:: Written request ::
Reproduce the listing from the line containing "Looking at what" through the end of the listing, inclusive, shifting every coordinate and distance in the answers up by 118 and omitting the pictures.

(Stored data entries)
-.-.-
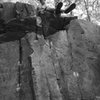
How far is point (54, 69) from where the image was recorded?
711 cm

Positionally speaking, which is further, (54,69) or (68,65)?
(68,65)

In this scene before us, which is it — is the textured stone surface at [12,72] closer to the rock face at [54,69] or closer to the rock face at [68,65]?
the rock face at [54,69]

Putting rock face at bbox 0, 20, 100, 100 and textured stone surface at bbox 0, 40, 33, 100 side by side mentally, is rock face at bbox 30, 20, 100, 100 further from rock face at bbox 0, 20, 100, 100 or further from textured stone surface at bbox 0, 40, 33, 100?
textured stone surface at bbox 0, 40, 33, 100

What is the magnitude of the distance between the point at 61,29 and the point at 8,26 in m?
2.68

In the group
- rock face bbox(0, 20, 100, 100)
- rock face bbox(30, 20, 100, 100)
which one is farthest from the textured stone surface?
rock face bbox(30, 20, 100, 100)

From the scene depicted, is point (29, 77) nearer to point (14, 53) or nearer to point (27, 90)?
point (27, 90)

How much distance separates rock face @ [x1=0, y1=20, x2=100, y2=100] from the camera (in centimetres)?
654

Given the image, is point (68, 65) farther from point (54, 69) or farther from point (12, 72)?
point (12, 72)

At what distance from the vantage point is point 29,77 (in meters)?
6.69

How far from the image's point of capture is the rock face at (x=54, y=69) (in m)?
6.54

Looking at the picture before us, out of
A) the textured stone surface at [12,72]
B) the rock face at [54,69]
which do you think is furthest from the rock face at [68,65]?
the textured stone surface at [12,72]

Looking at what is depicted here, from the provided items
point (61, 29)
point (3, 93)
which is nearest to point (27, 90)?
point (3, 93)

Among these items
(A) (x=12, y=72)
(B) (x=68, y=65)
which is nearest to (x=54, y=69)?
(B) (x=68, y=65)

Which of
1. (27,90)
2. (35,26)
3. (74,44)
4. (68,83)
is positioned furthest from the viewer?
(74,44)
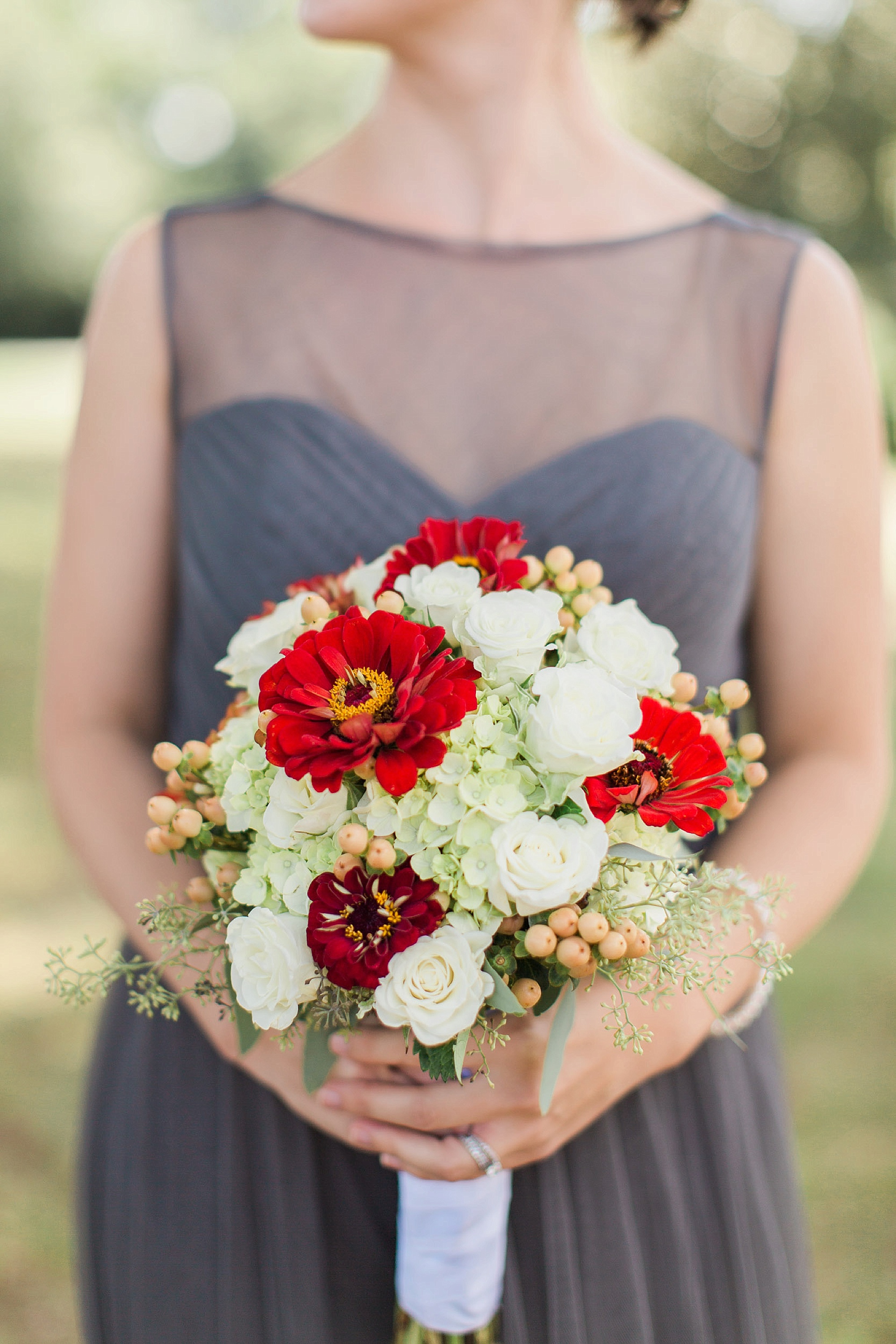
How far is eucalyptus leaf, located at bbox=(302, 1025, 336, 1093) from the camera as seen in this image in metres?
1.39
-.-.-
:: Output ::
Looking at what is depicted here, from the provided items
point (61, 29)
point (3, 93)
which is nearest to point (27, 90)?
point (121, 211)

Among these items
(A) (x=12, y=72)
(B) (x=68, y=65)
which is nearest to (x=54, y=69)?
(B) (x=186, y=183)

Which of
1. (27,90)
2. (35,26)
3. (74,44)
4. (68,83)
is positioned furthest from the viewer?
(192,162)
How far is eucalyptus leaf, located at bbox=(302, 1025, 336, 1093) from the camera as seen in this image in metres?
119.39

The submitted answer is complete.